Representing a state that not only produces its fair share of nuclear waste, but is also storing waste from all over the country, Bingaman is at least sensitive to the glaring problem presented by this reliance on "clean" nuclear energy-- that is that nuclear energy is in no way clean, unless waste storage can be addressed.
The idealist in me says: We need more nuclear power plants like a hole in the fucking head, and can make ends meet through deploying solar/wind production more rapidly, and using less to begin with.
The pragmatist in me says: Mmmm. Maybe not. If we really DO have to use nuclear energy, better have a plan in place for the waste, as Bingaman suggests, before we start ramping up production.
Bright side: I doubt that after a generation of watching the Simpsons, people are going to let nuclear power plants get built in their backyards. After the demise of Yucca Mountain, I am placing my bets with the environmentalists on this one.
The Water Energy Nexus
New Mexico is a desert state, and already we are seeing crunches, where water supply is not meeting human needs. One of the things that to me, makes ACEL stand out from either ACES or Boxer/Kerry is the thoughtfulness which Bingaman approaches the subject of water use in energy production.
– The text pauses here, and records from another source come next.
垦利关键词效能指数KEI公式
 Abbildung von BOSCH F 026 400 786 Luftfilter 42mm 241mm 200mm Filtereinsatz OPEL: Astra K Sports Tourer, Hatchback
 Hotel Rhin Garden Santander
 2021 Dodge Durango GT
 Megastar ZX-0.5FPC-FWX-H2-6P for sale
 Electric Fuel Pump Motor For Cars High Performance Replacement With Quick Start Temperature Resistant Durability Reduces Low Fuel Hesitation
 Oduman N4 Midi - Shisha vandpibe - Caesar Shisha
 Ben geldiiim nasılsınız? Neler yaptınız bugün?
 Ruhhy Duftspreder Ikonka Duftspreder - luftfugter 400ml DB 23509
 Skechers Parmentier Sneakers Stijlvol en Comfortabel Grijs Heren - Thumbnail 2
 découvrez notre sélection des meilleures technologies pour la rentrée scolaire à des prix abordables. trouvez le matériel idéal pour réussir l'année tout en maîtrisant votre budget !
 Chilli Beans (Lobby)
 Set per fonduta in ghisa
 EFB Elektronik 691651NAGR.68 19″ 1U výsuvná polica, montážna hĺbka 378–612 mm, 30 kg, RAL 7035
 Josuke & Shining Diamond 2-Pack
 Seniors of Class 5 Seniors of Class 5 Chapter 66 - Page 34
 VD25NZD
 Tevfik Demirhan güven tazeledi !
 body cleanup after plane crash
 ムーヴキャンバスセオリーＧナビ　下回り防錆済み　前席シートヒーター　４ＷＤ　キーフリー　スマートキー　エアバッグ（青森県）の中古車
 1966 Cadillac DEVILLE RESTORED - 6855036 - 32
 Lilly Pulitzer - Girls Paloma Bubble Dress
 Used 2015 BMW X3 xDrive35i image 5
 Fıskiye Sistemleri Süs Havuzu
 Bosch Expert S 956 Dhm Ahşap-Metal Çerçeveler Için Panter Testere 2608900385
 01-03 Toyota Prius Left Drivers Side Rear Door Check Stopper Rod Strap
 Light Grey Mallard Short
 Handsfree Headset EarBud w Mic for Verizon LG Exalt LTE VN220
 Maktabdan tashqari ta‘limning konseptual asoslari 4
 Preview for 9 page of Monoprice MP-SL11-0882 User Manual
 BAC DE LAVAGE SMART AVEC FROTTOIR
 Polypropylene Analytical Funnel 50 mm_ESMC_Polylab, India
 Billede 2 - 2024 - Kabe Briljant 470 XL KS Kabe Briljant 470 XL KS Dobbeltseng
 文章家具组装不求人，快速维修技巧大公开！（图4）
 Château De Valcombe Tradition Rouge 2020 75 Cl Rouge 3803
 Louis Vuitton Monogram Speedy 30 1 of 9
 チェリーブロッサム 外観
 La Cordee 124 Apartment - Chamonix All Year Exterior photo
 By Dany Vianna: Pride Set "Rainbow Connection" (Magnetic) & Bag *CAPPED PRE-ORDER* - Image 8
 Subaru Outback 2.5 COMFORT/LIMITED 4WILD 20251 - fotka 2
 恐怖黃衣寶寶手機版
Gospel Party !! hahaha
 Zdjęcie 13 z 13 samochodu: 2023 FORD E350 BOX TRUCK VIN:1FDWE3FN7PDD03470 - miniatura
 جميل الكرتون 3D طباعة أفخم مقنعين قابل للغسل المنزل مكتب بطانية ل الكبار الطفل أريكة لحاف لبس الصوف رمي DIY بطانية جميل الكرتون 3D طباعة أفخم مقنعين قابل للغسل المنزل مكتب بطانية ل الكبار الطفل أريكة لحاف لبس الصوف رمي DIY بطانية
Hydroelectricity, steam, nuclear power, and some kinds of natural gas extraction, all use vast quantities of water and in some cases, the method changes the nature/quality of the water to such an extent it can't be returned to its origin.
Bingaman asks for work to be done to address many facets of these problems, from improving efficiency in water use during energy (including biofuel) production and distribution; desalinizing brackish groundwater (presumably with the giant ponds of saline water created by the frac'ing process of natural gas extraction); to determine and implement strategies for more efficient water use in the production and distribution of energy; and to offer funds to local governments, states and tribes for deploying water-efficient technologies.
By comparison, the other energy bills ignore the systemic impact of energy production on water supplies, and include only a WaterWise program to encourage water conservation on an individual level.
Idealist says: This is another good way to kill nuclear power, by critically assessing water use & post-use water quality.
Pragmatist says: At first I was skeptical of this, until a diary here alerted me to the great science program to get students, educators, and scientists involved at all levels of studying the effect of climate change on hydrology, in concert with the folks in Idaho and Nevada (what?).
What does it all mean?
Senator Bingaman is going to fight to keep the good paying jobs in New Mexico, but he also wants the green energy thing to take off here, and has a good chance of making that industry blossom. I hope that when a final version of the climate change bill goes through, that the other versions adopt some of his more thoughtful stances, on nuclear waste disposal, water studies, and other environmental impact studies.